— Stored data —
/---
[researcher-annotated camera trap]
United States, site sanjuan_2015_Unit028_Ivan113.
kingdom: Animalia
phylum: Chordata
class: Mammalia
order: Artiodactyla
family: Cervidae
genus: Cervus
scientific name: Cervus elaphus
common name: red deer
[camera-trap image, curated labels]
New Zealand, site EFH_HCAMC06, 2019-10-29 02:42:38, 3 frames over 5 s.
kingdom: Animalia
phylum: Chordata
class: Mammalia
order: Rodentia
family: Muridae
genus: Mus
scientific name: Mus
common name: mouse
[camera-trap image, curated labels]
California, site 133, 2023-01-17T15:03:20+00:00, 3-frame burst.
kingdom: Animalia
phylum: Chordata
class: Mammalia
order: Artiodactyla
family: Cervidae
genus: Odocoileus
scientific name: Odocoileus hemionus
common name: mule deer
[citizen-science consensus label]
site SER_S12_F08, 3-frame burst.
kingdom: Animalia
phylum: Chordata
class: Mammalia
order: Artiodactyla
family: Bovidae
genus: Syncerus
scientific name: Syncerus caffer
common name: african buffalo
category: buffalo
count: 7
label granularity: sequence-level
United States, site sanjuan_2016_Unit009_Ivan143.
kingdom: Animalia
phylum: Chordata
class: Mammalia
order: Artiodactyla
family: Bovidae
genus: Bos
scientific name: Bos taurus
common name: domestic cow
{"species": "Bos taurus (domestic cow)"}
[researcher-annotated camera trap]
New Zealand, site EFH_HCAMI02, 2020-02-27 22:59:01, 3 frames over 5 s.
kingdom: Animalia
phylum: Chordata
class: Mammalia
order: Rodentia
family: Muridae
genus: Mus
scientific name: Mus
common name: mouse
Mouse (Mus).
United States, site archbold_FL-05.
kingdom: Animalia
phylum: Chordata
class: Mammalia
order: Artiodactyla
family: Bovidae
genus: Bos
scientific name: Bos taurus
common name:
\---
Output all of the entries without altering a single word.

[researcher-annotated camera trap]
United States, site sanjuan_2015_Unit028_Ivan113.
kingdom: Animalia
phylum: Chordata
class: Mammalia
order: Artiodactyla
family: Cervidae
genus: Cervus
scientific name: Cervus elaphus
common name: red deer
[camera-trap image, curated labels]
New Zealand, site EFH_HCAMC06, 2019-10-29 02:42:38, 3 frames over 5 s.
kingdom: Animalia
phylum: Chordata
class: Mammalia
order: Rodentia
family: Muridae
genus: Mus
scientific name: Mus
common name: mouse
[camera-trap image, curated labels]
California, site 133, 2023-01-17T15:03:20+00:00, 3-frame burst.
kingdom: Animalia
phylum: Chordata
class: Mammalia
order: Artiodactyla
family: Cervidae
genus: Odocoileus
scientific name: Odocoileus hemionus
common name: mule deer
[citizen-science consensus label]
site SER_S12_F08, 3-frame burst.
kingdom: Animalia
phylum: Chordata
class: Mammalia
order: Artiodactyla
family: Bovidae
genus: Syncerus
scientific name: Syncerus caffer
common name: african buffalo
category: buffalo
count: 7
label granularity: sequence-level
United States, site sanjuan_2016_Unit009_Ivan143.
kingdom: Animalia
phylum: Chordata
class: Mammalia
order: Artiodactyla
family: Bovidae
genus: Bos
scientific name: Bos taurus
common name: domestic cow
{"species": "Bos taurus (domestic cow)"}
[researcher-annotated camera trap]
New Zealand, site EFH_HCAMI02, 2020-02-27 22:59:01, 3 frames over 5 s.
kingdom: Animalia
phylum: Chordata
class: Mammalia
order: Rodentia
family: Muridae
genus: Mus
scientific name: Mus
common name: mouse
Mouse (Mus).
United States, site archbold_FL-05.
kingdom: Animalia
phylum: Chordata
class: Mammalia
order: Artiodactyla
family: Bovidae
genus: Bos
scientific name: Bos taurus
common name:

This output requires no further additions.